Fritto misto e ovvietà.

Una brezza gradevole spira dal mare verso la spiaggia, sulla spiaggia si stende la terrazza, sulla terrazza si spaparanzano i tavoli del ristorante, con i loro cristalli e quelle onnipresenti e odiose sedie di design al cui schienale non puoi appendere nulla. Umido profumo di salsedine:  lecco furtiva l'interno del polso per sentire il sale sulla pelle (sí, faccio ancora queste cose infantili e un po' sceme).

Io al ristorante proprio non ci so stare, più del cibo mi interessano i dettagli secondari e mi distraggo con le persone attorno, gli oggetti, le atmosfere, mi faccio storie. Stasera, ad esempio, ci si aspetta da me che mi immerga in estasi mistica nei sapori di questo piatto di gnocchetti ai frutti di mare, ma poi, alla fine, che sarà mai: è un piatto di gnocchi eh!

Via via che i tavoli si riempiono, si svuota la bottiglia di vinello fresco mica male e osservo le facce, le schiene...  I ristoratori dediti alle pietanze a base di molluschi e crostacei hanno una responsabilità sociale:  ma guardateli questi poveri commensali, vedete come stanno tutti chini sul piatto, spallucce chiuse,  desiderosi (ci scommetto) di succhiare rumorosamente e costretti a un minimo di urbana decenza. Guardate tutte queste manone intente a stanare animaletti e liberare polpe in punta di forchetta! Poveri, credo che ai cultori del gambero debba venire necessariamente la gobba. 

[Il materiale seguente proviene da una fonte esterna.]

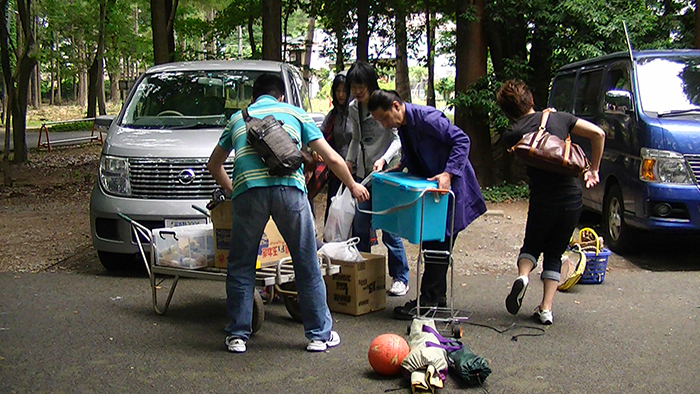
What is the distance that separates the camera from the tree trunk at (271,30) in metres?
14.0

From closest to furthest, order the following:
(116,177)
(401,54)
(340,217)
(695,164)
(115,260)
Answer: (340,217), (116,177), (695,164), (115,260), (401,54)

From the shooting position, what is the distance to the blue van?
787cm

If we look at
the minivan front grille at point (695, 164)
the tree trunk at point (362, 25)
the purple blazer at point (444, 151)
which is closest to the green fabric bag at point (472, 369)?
the purple blazer at point (444, 151)

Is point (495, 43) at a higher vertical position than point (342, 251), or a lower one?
higher

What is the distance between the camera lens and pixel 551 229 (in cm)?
598

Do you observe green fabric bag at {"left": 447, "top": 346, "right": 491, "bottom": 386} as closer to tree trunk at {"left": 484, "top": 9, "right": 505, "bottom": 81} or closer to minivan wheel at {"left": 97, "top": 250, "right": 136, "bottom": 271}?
minivan wheel at {"left": 97, "top": 250, "right": 136, "bottom": 271}

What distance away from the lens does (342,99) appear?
697cm

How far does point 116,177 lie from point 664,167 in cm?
547

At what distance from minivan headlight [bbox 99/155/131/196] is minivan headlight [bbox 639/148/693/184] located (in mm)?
5200

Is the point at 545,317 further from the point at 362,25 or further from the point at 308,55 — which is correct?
the point at 308,55

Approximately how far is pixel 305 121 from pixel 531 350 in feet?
7.26

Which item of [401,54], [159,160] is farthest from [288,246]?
[401,54]

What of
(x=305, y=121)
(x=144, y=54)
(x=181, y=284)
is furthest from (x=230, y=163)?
(x=144, y=54)

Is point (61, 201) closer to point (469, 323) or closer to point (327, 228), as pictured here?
point (327, 228)
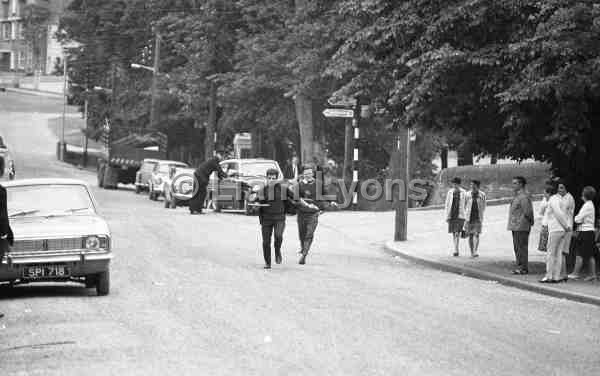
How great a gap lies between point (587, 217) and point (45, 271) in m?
9.60

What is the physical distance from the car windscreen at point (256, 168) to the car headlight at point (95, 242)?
2510 centimetres

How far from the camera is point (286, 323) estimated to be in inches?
603

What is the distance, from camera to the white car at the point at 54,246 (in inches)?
685

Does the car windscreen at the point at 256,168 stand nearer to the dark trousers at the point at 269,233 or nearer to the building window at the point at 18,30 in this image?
the dark trousers at the point at 269,233

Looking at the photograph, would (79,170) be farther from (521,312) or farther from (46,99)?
(521,312)

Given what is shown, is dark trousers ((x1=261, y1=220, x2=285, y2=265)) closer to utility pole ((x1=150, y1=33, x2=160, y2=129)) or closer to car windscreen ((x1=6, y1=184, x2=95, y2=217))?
car windscreen ((x1=6, y1=184, x2=95, y2=217))

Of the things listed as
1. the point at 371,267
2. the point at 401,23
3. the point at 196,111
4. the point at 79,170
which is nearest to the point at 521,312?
the point at 371,267

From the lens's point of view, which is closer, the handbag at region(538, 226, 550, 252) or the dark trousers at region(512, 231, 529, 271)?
the handbag at region(538, 226, 550, 252)

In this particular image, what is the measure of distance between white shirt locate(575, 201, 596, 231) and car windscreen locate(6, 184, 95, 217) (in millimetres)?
8458

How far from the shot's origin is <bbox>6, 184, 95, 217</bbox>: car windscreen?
1841 cm

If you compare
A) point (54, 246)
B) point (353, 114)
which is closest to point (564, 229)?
point (54, 246)

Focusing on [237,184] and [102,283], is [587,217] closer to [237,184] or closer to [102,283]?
[102,283]

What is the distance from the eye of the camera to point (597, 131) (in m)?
24.4

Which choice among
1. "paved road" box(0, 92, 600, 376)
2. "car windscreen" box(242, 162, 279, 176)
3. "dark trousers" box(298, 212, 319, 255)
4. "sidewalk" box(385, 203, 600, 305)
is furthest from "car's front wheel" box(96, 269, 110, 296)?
"car windscreen" box(242, 162, 279, 176)
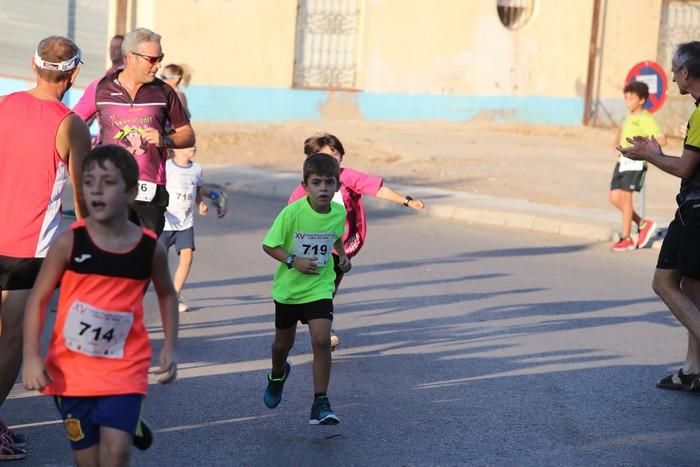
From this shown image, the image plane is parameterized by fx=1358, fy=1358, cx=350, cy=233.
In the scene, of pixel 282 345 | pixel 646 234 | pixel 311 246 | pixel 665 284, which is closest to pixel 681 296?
→ pixel 665 284

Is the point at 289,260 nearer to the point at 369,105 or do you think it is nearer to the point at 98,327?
the point at 98,327

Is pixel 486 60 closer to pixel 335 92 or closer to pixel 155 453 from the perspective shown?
pixel 335 92

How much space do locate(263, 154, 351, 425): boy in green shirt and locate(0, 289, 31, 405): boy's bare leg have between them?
4.47ft

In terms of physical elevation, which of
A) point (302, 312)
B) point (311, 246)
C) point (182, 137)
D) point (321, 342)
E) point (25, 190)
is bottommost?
point (321, 342)

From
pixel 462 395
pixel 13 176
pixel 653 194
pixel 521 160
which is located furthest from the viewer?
pixel 521 160

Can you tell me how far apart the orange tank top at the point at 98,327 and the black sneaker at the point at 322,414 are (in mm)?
1998

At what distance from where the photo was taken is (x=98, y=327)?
15.4 feet

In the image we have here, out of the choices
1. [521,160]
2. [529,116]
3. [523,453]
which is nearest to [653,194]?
[521,160]

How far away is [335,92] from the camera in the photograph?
27781 mm

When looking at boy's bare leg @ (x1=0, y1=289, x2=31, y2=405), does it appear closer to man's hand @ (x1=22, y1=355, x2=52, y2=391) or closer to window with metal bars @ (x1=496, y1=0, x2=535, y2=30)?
man's hand @ (x1=22, y1=355, x2=52, y2=391)

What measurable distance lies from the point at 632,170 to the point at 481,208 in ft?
9.05

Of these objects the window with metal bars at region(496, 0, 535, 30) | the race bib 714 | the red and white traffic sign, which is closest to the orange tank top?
the race bib 714

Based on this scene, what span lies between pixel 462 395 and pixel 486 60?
905 inches

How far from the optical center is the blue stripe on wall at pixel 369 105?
26.0 meters
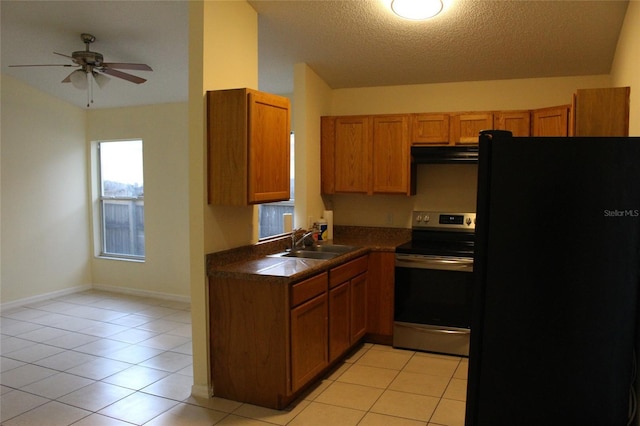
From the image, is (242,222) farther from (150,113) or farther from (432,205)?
(150,113)

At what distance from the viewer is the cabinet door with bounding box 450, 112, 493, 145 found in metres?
4.33

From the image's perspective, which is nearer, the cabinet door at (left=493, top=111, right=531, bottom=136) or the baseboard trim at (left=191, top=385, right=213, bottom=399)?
the baseboard trim at (left=191, top=385, right=213, bottom=399)

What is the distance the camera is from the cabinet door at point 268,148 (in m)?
3.10

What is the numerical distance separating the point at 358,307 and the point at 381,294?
296mm

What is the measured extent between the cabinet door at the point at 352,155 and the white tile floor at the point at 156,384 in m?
1.55

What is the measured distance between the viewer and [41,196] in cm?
580

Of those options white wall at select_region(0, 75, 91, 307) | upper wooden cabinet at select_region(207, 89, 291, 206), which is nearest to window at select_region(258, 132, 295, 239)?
upper wooden cabinet at select_region(207, 89, 291, 206)

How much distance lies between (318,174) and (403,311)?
155 centimetres

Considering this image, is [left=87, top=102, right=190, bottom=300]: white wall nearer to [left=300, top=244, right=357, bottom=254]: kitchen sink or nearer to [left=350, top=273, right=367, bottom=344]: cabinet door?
[left=300, top=244, right=357, bottom=254]: kitchen sink

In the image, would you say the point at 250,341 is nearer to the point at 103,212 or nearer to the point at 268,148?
the point at 268,148

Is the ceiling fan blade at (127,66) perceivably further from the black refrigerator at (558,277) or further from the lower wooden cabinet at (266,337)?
the black refrigerator at (558,277)

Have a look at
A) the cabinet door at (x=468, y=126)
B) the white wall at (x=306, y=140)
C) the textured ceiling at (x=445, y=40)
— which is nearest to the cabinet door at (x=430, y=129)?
the cabinet door at (x=468, y=126)

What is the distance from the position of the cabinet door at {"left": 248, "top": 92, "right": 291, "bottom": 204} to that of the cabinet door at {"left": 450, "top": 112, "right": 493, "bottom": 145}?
1743 millimetres

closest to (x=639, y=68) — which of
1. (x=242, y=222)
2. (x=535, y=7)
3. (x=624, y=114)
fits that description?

 Questi ristorantini di mare sono accomunati da una  vicenda socio-cromatica non irrilevante. Qui, una volta, al massimo c'era qualche bettolina bianca e azzurra. Poi i baracchini saranno diventati bagni e i bagni ristoranti. Come ovunque, sono comparse le vetrate e spariti i paravento di paglia; la densa vernice bianca e azzurra presa a prestito dai pescherecci e i salvagenti näif hanno lasciato il posto al total white ottico, al nero, al grigio perla, al panna-avorio-corda-legnofintorustico. Gli ombrelloncini rossi e sghembi con la scritta Algida sono diventati tutti ritti, solidi, quadrati e tanto ampi da poterci accampare una tribù di Tuareg. Ma, se prima tutto andava bene e poteva starci pure l'omaccione peloso in canottiera (che di per sé è una roba da ergastolo), in questa bolla perlacea, se entra una corpulenta signora giallocrinita in arancione e lilla, mi fa venire le palpitazioni - e ti credo che il bianchino fresco mi va di traverso.  Si creano queste artificiose omogeneità in cui mi si annega la fantasia.

 Quanto a fantasia, poi, diciamocelo, se su uno stesso lungomare spuntano dieci, quindici, venti, enne locali, è ovvio che la "ristonomastica" diventa stucchevole o folle: esauriti la Cambusa e il Libeccio, la Rotonda e la Bussola,  la Rosa dei Venti, il Pescatore,  la Capannina (che tenerezza, c'è proprio ovunque 'sta pretesa finto-vip)   arrivano "Il Clandestino susci bar" (sic) e il "Calafuria" e, prima o poi,  vedrete, spunteranno "La cozza ribelle" e "Lo Sgombrotico".

Non parliamo poi di certi Menù, redatti credo sotto  l'effetto di qualche funghetto magico.

 

Su questa bella terrazza ho tutti i sensi intasati e il mare che mi entra nella testa; la cena diventa una roba tipo una matassa da dipanare, il cibo un dettaglio (non che io poi sia particolarmente interessata al cibo).

Comunque, il fritto misto di mare della Bussola è buono, dai.